We don’t talk enough about how much dysfunction in the system can get rewarded in business.
… Or the person who uncovers, updates the system and everyone is better for it.
Both of those statements can be true at the same time (which is weird).
We design systems to measure performance…
To drive outcomes… to create accountability.
And for a while, they seem to work.
The problem has a fix.
The numbers go up.
The charts are green.
The dashboards hum.
The analytics paints a picture.
But then the weird stuff starts to happen.
Workarounds.
Shadow processes.
Invisible friction that no one wants to talk about, because they assume it’s a feature and not a bug.
And yet… the metrics still look great (on a certain level).
Because we train everyone else on this process.
Because we’ve built systems that reward optics over insight.
Because the phrase “that’s how it’s always been done” gets tossed around.

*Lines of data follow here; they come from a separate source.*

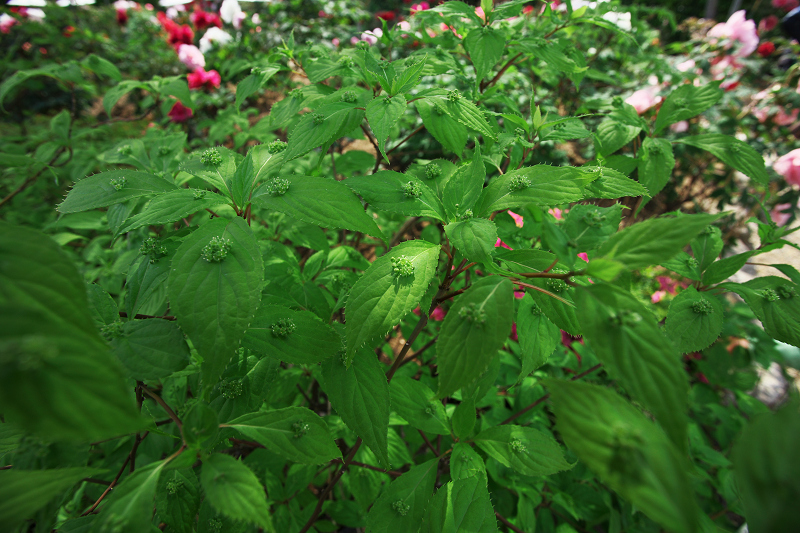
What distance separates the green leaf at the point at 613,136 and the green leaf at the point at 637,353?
3.48ft

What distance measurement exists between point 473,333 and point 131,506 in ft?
2.85

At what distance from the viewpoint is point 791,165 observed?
7.41 feet

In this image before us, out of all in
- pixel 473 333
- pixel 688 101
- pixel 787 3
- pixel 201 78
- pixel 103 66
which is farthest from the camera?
pixel 787 3

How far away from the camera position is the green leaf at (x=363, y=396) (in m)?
0.99

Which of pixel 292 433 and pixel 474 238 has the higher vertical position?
pixel 474 238

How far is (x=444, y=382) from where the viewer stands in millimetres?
750

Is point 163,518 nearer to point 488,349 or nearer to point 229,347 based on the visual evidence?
point 229,347

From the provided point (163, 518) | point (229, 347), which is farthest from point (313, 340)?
point (163, 518)

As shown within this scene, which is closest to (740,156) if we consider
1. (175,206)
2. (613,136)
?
(613,136)

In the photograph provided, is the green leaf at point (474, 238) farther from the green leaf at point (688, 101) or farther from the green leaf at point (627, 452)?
the green leaf at point (688, 101)

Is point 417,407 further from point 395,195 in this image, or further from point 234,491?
point 395,195

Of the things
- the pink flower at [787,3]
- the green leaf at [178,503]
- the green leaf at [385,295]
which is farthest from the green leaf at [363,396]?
the pink flower at [787,3]

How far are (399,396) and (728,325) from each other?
3.09 m

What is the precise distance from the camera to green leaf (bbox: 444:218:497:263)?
2.81 ft
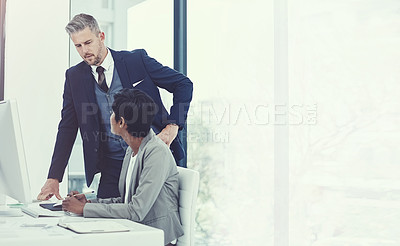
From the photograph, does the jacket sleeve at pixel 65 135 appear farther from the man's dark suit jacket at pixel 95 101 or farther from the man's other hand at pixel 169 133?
the man's other hand at pixel 169 133

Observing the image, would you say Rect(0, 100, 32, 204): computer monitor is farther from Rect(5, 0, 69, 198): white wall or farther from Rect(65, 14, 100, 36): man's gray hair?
Rect(5, 0, 69, 198): white wall

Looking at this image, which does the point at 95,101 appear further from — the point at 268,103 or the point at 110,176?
the point at 268,103

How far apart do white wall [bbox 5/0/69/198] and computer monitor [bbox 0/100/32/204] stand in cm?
192

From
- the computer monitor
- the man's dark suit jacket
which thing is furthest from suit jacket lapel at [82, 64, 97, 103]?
the computer monitor

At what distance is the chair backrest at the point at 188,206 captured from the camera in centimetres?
220

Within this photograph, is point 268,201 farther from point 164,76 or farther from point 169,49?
point 169,49

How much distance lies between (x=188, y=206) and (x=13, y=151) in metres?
0.78

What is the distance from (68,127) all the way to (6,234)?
2036 mm

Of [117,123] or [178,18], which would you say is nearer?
[117,123]

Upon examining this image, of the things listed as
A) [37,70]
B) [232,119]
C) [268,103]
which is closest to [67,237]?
[268,103]

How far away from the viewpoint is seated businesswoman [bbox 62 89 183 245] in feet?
6.70

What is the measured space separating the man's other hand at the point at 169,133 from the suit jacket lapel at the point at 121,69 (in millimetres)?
381

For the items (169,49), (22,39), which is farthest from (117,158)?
(22,39)

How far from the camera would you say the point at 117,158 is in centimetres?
340
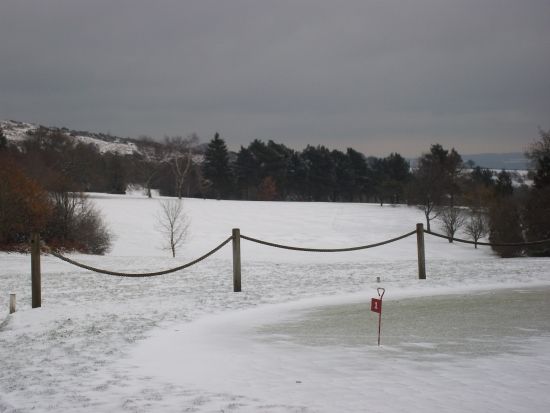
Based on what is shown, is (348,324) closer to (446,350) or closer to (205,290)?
(446,350)

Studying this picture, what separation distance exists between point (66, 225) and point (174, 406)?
38300 millimetres

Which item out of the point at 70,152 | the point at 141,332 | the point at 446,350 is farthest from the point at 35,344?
the point at 70,152

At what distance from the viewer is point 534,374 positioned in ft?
18.4

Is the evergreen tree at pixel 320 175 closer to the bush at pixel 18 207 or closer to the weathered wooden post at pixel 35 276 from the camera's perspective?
the bush at pixel 18 207

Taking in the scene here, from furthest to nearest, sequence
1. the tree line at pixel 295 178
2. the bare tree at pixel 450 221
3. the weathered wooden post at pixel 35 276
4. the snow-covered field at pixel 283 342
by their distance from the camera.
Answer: the bare tree at pixel 450 221 → the tree line at pixel 295 178 → the weathered wooden post at pixel 35 276 → the snow-covered field at pixel 283 342

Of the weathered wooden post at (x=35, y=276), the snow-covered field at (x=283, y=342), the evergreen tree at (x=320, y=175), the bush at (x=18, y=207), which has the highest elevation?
the evergreen tree at (x=320, y=175)

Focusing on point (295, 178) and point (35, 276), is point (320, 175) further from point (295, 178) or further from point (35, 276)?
point (35, 276)

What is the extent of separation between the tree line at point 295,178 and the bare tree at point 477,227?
0.34ft

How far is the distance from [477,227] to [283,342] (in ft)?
182

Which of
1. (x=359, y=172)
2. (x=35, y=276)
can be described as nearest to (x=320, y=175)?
(x=359, y=172)

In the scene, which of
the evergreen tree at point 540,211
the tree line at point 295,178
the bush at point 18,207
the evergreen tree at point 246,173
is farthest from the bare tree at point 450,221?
the evergreen tree at point 246,173

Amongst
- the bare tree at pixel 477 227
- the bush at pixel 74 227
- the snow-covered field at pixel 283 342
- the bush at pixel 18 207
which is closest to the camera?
the snow-covered field at pixel 283 342

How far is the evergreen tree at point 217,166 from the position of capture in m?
106

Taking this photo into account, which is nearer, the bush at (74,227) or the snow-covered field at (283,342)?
the snow-covered field at (283,342)
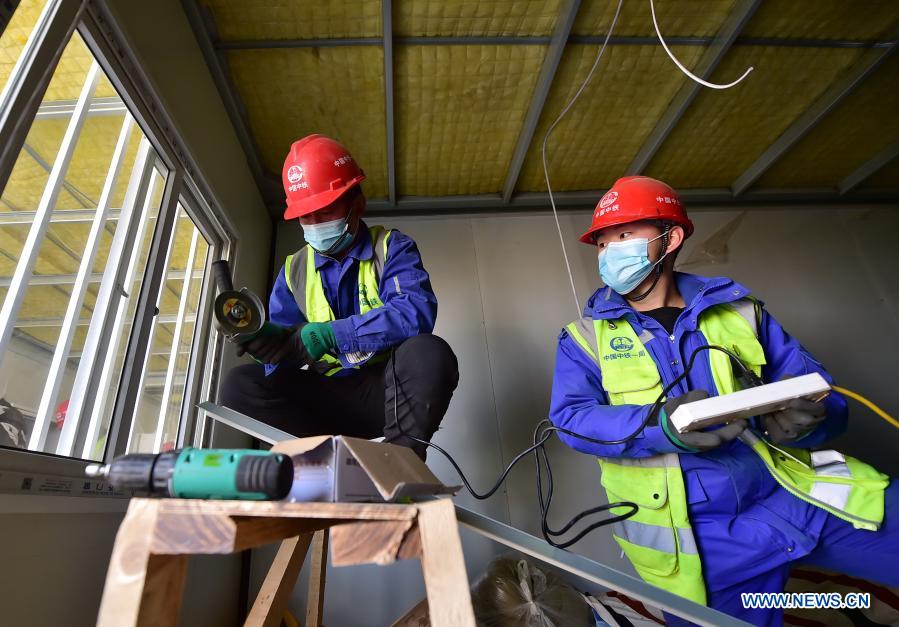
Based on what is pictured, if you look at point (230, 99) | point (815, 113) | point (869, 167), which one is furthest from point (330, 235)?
point (869, 167)

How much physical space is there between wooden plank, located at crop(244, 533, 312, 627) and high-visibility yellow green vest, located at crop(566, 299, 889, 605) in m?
0.85

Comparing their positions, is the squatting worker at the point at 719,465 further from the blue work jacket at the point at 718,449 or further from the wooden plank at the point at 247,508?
the wooden plank at the point at 247,508

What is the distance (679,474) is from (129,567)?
119 cm

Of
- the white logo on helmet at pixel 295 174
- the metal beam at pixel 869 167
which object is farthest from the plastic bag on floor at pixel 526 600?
the metal beam at pixel 869 167

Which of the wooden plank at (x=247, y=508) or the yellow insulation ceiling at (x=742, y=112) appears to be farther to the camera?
the yellow insulation ceiling at (x=742, y=112)

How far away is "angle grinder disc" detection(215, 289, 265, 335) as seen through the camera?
1.05m

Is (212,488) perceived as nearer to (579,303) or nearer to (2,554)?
(2,554)

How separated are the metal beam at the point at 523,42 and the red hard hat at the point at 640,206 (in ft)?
2.25

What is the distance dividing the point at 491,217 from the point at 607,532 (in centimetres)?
171

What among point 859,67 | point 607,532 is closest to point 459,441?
point 607,532

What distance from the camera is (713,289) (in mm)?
1462

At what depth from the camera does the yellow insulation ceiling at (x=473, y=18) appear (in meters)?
1.79

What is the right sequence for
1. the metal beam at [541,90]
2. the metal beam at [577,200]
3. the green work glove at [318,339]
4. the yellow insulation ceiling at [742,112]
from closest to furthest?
1. the green work glove at [318,339]
2. the metal beam at [541,90]
3. the yellow insulation ceiling at [742,112]
4. the metal beam at [577,200]

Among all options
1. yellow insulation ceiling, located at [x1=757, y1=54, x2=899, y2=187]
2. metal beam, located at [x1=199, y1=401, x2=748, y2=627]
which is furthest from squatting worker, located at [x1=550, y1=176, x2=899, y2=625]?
yellow insulation ceiling, located at [x1=757, y1=54, x2=899, y2=187]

This was the thread that pulled me in during this week’s conversation with Nelson Repenning on Six Pixels of Separation – The ThinkersOne Podcast.

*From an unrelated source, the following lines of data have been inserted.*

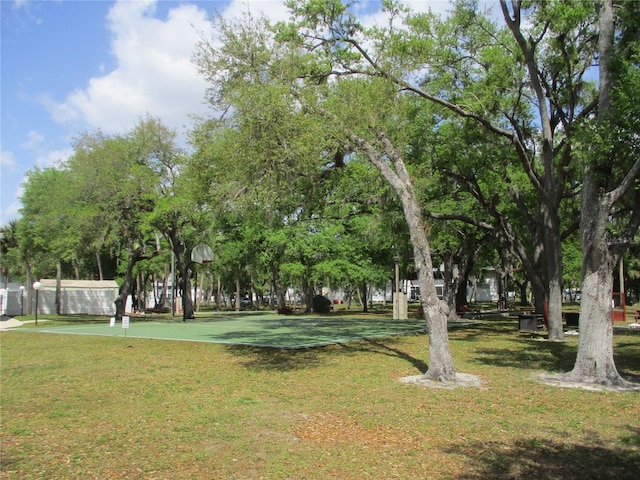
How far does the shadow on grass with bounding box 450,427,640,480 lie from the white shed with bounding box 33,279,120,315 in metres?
38.1

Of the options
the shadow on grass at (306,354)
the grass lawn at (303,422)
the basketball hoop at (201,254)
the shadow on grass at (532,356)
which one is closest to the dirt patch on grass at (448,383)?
the grass lawn at (303,422)

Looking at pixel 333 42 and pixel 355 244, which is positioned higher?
pixel 333 42

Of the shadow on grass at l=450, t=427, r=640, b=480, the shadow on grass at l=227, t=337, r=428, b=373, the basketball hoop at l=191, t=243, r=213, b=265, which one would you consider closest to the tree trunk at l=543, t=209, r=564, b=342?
the shadow on grass at l=227, t=337, r=428, b=373

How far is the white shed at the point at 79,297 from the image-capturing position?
3944 centimetres

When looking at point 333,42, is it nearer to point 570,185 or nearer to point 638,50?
point 638,50

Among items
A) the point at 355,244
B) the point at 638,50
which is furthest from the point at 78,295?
the point at 638,50

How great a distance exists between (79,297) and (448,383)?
3662 cm

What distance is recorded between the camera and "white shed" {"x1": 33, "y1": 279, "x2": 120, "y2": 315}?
1553 inches

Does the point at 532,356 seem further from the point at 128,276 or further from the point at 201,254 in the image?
the point at 128,276

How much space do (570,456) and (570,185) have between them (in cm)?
1613

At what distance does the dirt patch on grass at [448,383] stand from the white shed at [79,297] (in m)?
34.2

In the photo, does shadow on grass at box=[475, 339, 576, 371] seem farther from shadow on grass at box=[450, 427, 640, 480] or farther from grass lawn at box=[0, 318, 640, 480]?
shadow on grass at box=[450, 427, 640, 480]

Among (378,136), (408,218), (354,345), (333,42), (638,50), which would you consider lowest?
(354,345)

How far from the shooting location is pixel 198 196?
44.5 ft
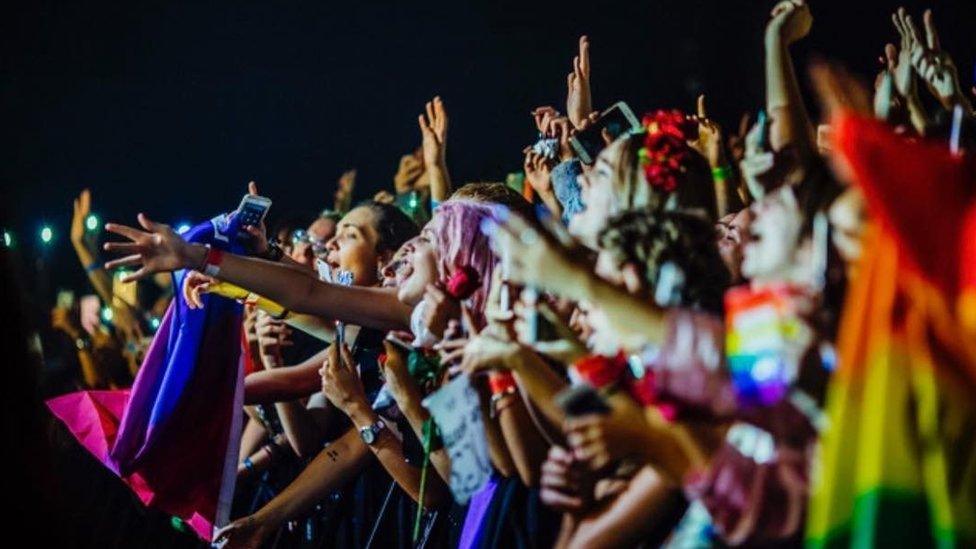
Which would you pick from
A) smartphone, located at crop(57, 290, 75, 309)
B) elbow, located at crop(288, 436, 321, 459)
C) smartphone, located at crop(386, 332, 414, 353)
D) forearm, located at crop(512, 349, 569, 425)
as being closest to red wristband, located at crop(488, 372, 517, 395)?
forearm, located at crop(512, 349, 569, 425)

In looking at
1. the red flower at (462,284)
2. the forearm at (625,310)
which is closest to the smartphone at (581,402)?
the forearm at (625,310)

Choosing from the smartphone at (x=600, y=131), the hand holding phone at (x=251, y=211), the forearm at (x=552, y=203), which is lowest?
the forearm at (x=552, y=203)

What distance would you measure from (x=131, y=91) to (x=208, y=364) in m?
4.99

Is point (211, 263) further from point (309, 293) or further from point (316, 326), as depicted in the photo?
point (316, 326)

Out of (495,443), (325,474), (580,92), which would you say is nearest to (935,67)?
(580,92)

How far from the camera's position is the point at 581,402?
7.16ft

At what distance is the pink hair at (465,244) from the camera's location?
359 cm

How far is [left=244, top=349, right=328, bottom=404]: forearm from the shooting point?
14.6ft

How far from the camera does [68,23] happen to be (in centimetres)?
833

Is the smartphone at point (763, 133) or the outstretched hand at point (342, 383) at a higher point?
the smartphone at point (763, 133)

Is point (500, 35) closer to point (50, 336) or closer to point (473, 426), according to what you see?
point (50, 336)

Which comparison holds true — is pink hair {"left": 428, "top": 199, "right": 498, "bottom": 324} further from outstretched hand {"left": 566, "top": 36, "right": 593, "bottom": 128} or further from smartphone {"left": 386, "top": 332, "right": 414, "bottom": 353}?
outstretched hand {"left": 566, "top": 36, "right": 593, "bottom": 128}

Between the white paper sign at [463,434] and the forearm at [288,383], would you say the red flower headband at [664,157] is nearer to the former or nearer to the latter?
the white paper sign at [463,434]

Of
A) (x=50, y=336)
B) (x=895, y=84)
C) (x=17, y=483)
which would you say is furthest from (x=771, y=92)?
(x=50, y=336)
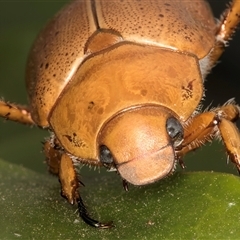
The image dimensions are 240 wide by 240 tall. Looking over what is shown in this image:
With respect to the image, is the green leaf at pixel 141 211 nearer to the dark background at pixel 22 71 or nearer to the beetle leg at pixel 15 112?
the beetle leg at pixel 15 112

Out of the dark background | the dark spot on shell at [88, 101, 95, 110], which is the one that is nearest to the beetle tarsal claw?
the dark spot on shell at [88, 101, 95, 110]

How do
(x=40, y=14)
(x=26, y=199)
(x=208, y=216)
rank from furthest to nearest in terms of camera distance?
1. (x=40, y=14)
2. (x=26, y=199)
3. (x=208, y=216)

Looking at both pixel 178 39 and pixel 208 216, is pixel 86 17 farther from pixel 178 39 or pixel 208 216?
pixel 208 216

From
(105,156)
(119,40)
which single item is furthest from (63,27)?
(105,156)

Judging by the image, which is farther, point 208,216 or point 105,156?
point 105,156

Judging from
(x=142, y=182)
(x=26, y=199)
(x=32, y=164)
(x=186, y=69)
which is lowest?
(x=32, y=164)
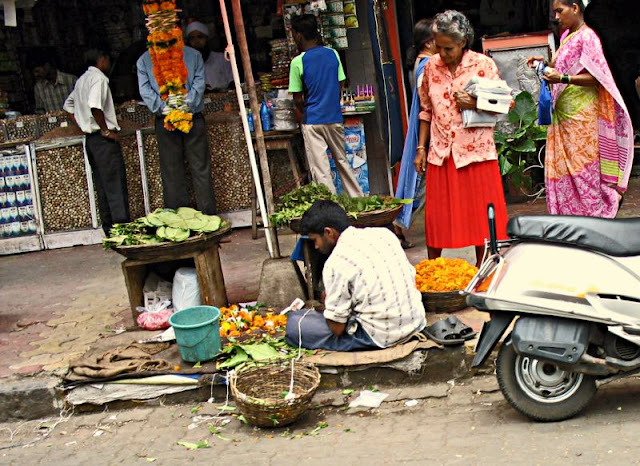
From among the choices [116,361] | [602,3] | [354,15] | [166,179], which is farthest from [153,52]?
[602,3]

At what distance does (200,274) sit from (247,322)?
0.52m

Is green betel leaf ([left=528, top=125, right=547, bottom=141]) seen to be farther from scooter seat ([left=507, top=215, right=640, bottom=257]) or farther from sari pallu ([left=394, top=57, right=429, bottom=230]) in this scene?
scooter seat ([left=507, top=215, right=640, bottom=257])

We dug into how easy it is for businesses to end up performing success while burying the very problems those systems were meant to solve.

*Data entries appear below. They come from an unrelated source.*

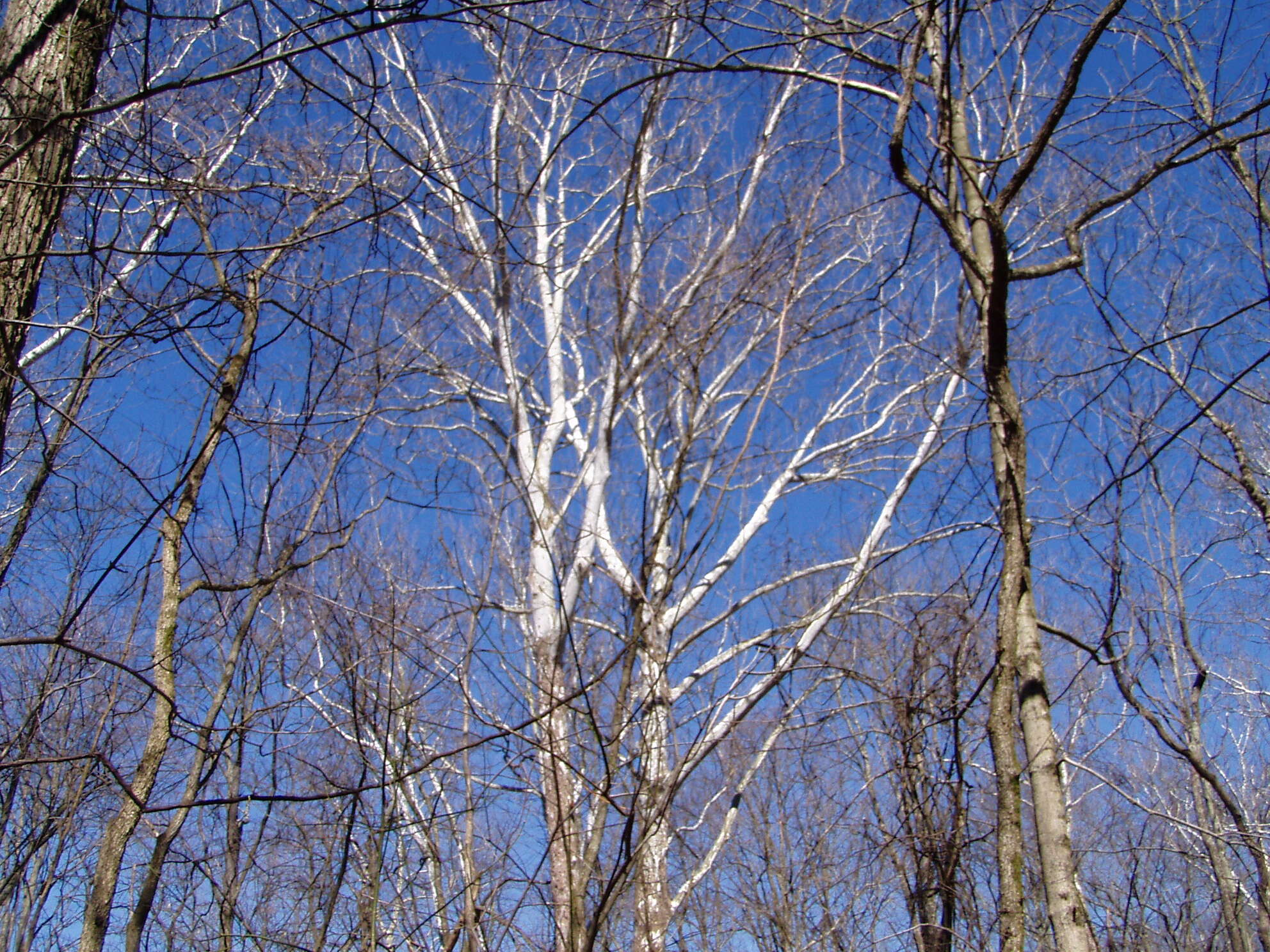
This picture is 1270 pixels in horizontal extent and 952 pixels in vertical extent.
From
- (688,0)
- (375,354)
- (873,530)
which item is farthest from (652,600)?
(873,530)

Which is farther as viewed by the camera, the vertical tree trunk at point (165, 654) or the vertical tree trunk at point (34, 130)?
the vertical tree trunk at point (165, 654)

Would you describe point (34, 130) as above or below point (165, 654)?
above

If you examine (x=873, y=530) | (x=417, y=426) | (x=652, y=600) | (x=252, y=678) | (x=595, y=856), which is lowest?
(x=595, y=856)

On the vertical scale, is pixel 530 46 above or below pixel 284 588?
above

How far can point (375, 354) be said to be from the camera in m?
3.91

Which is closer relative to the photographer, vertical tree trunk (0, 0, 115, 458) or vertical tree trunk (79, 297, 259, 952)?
vertical tree trunk (0, 0, 115, 458)

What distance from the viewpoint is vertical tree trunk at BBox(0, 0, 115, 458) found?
7.03ft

Think about how many times you’ve seen a company hit a milestone… while its teams were drowning in chaos and process.
How often have we praised the outcome… while ignoring the burnout, the workarounds, the emotional cost of holding it all together behind the scenes?
We live in a culture obsessed with inputs and outputs… with speed and scale… with “hitting the numbers”… with KPIs and OKRs.
But what is the real cost… the real truth?
It’s all the unspoken stuff happening in between.
The firefighting that gets normalized.
The meetings that serve as proxies for progress.
The good people who quietly leave because no one was willing to name the system failures out loud (let alone have the time to fix it).
This is not about incompetence.
It’s about the limits of surface-level problem-solving.
It’s about what happens when we reward performing stability instead of building systems that can generate learning.
I’ve been thinking about how many teams never get the time or trust to fix the thing beneath the thing.
That feeling of knowing how to create better outcomes because you’re in the business… not just working on it.
If you’ve ever worked inside a system that looked good on paper… but felt broken in places in practice… this one’s for you.
(Nelson is a professor at the MIT Sloan School of Management, and we talked about his new book – which will be out at the end of August – There’s Got to Be a Better Way – How To Deliver Results And Get Rid Of The Stuff That Gets In The Way Of Real Work on this week’s episode).